‘Okay, you come too.’ Lissa wasn’t sure she wanted to go there on her own, but she wasn’t sure she wanted her mother to see the place either. She slipped the piece of notepaper on which Amaya Etxandi had jotted down directions to the scene into her jeans pocket, picked up the rucksack her mother had brought from the pensión, hefted it onto her right shoulder, grimaced and tugged it onto her left, then battled her way out of the room.
Sandra walked after her without a backward glance. She sighed deeply, relieved to have her daughter back. The physical damage was already beginning to heal, the bruises were yellowing and fading, but she had been warned that there could be psychological changes to Lissa which might not be apparent for months.
In her broken Spanish, Lissa persuaded the taxi driver to take them into the centre of Pamplona, to find somewhere to park, and to stay with the car.
Lissa eased herself out of the back seat with some difficulty. The sharp, stop-start juddering of city driving had made her queasy, and she held a handkerchief to her mouth as both women stepped into the dry, blistering heat of an August day in the Navarran capital. She took her mother’s hand and they crossed both sets of triple traffic lanes and headed across the grass to the old castle walls. Lissa, dropped her mother’s hand and breathed in the air. A mix of pollutants and fresh grass made her momentarily dizzy and she paused briefly, expecting to sense something. Hoping to feel anything other than this yawning chasm of emptiness. She felt nothing, not even a hint of emotion as they walked around the walls to a shaded area. Despite the countless citizens strolling around the footpaths on top of the walls, it was deserted in this small corner. Even in daylight it felt isolated and cut off from the busy city only a short distance away. Crime scene tape fluttered from where it remained trapped under a rock or a stone fallen from the castle walls. Lissa tramped towards the tape, locating the doorway of the chamber down a short passageway. As she walked, she tried to keep her face taciturn in an attempt to hide her feelings from her mother. This, she had been told, was where it had happened.

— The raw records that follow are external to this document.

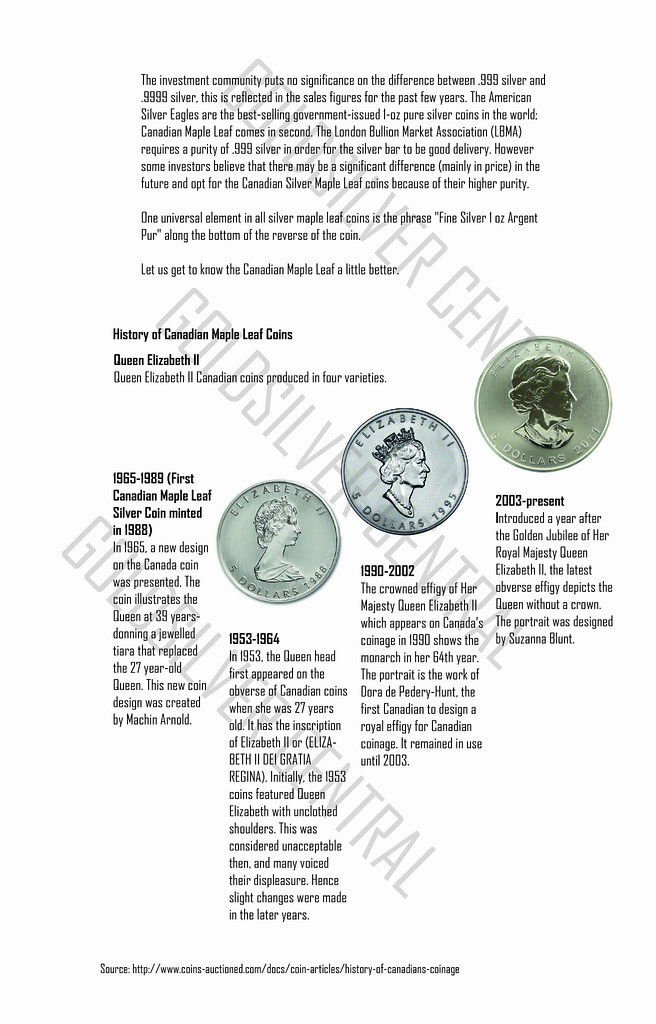 Canadian Maple Leaf Silver Coin, Real vs fake Canadian Maple Silver, Silver Coin, Genuine and fake Canadian Maple Silver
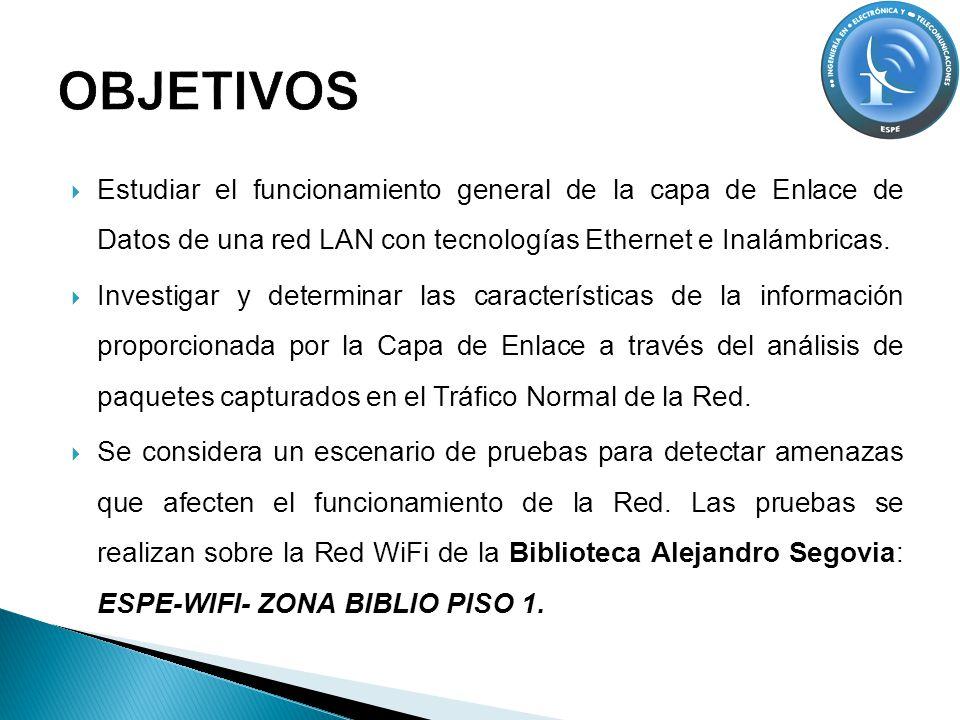 Estudiar el funcionamiento general de la capa de Enlace de Datos de una red LAN con tecnologías Ethernet e Inalámbricas. Investigar y determinar las c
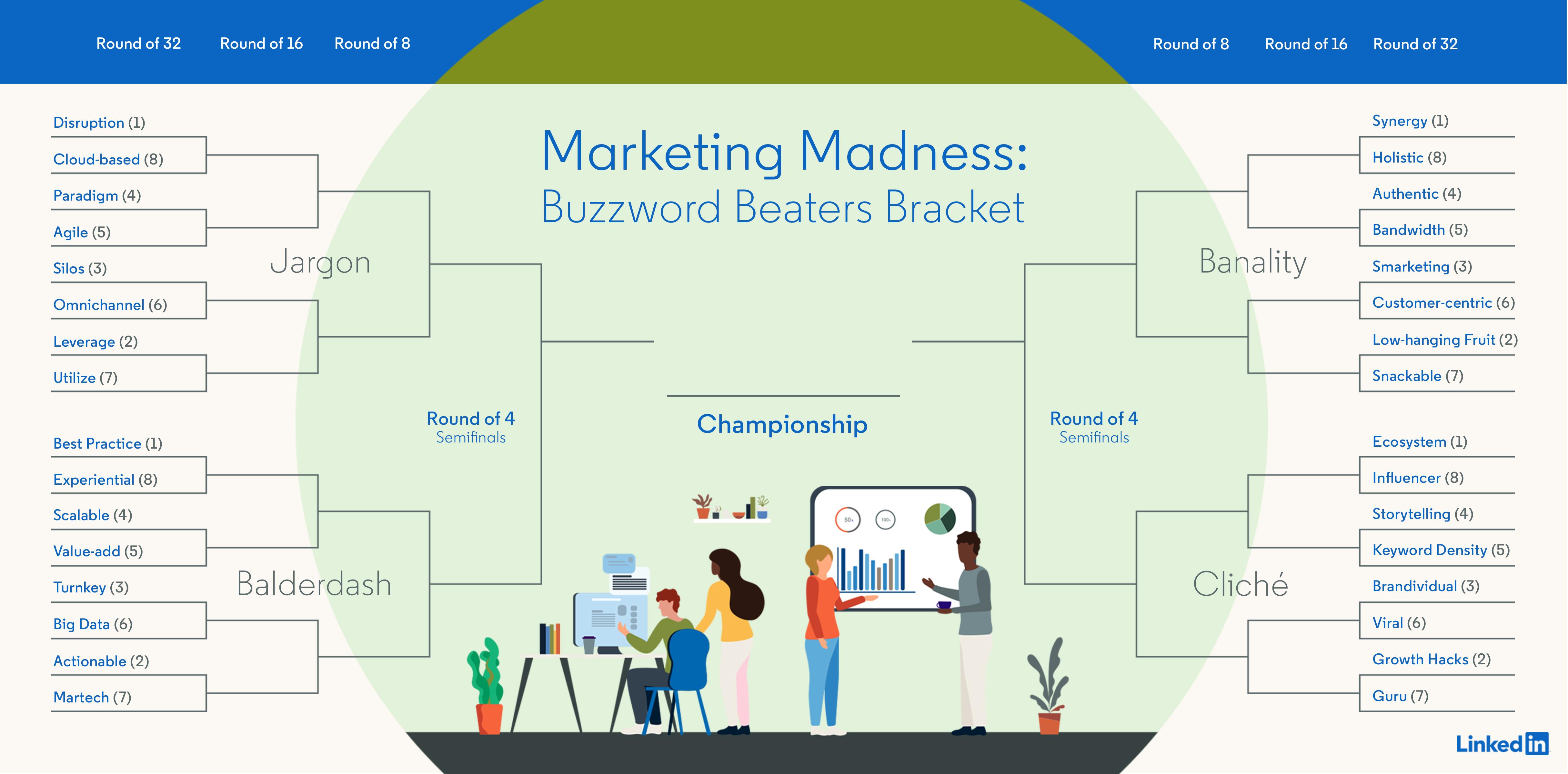 LinkedIn Marketing March Madness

She stood at the threshold for a moment, taking in the breadth of the stonework and then walked in. It was not a large area, but, she supposed it had been big enough. It was dark; the old stone roof was still intact, the only light came from the doorway and no warmth penetrated the thick walls. Lissa shivered. On the rough, dried earth floor, detritus from the paramedics remained. Lissa prodded the dirty cleansing swabs with her toe, moving them from side to side.
Sandra shivered too as she looked around. She sniffed and wrinkled her nose at the smell of stale urine. ‘I suppose the police didn’t bother with CSI,’ she muttered.

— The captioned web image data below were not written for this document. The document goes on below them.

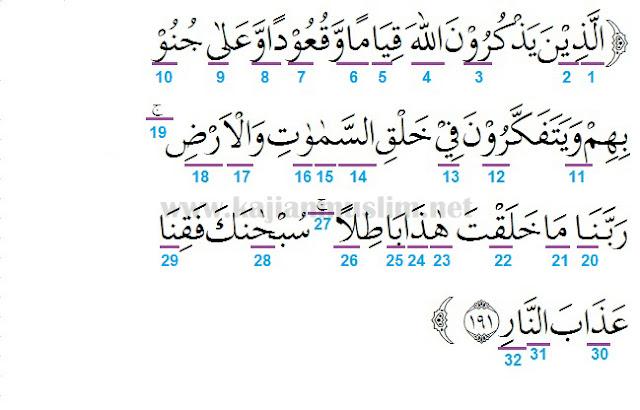 Hukum Tajwid Surat Ali Imran Ayat 191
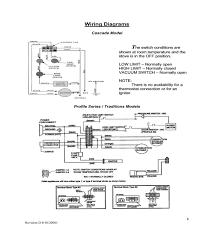 ge stove wiring diagram dolgular com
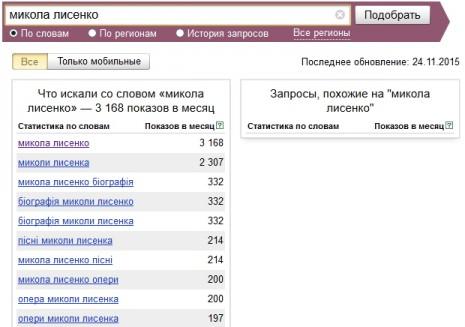 Кількість запитів про Миколу Лисенка в Яндекс у листопаді 2015 року
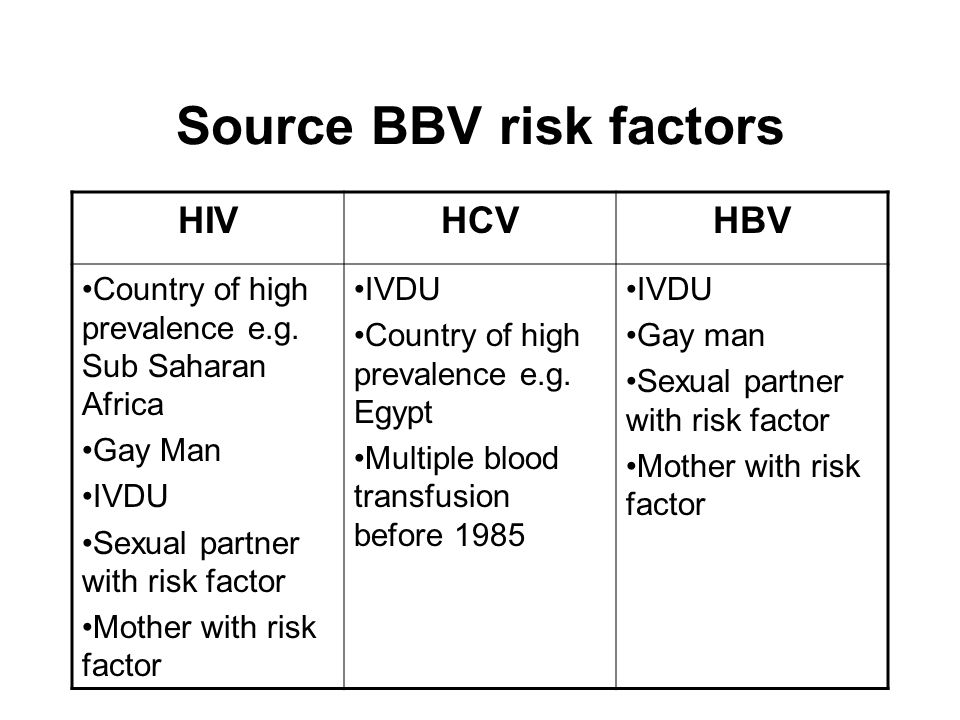 Source BBV risk factors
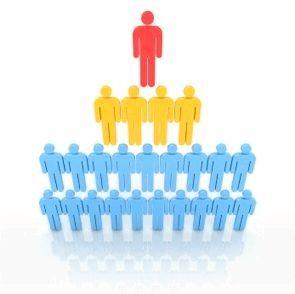 матричної структури организации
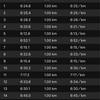 【十万石まんじゅうマダ〜?】第3回さいたま国際マラソン完走記その③【まだだ!まだ終わらんよ!!】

‘Amaya told me that they came and took one look, said they’d get nothing and practically walked away,’ said Lissa. ‘There was a couple who found me, then the paramedics and police. Look at the floor. She said that photographs were taken but no usable footprints, no she didn’t say that. What was it? Ah, yes, I remember, “No clear footwear impressions,” were found. Everything was scuffed up by the number of people who came in here.’ Lissa pulled out a small torch from her rucksack, switched it on and started looking around into the darkened corners.
Her mother used the torch on her mobile and swept the light around the floor and walls. ‘What’s that?’ she said, lighting an object in the far corner.
‘Lens cap,’ replied Lissa, picking up the compact flash memory card off the floor and putting it in her rucksack. ‘I don’t suppose I’ll ever see the lens again.’
‘Give it to me, dear, and I’ll pop it in the bin on the way out,’ Sandra said.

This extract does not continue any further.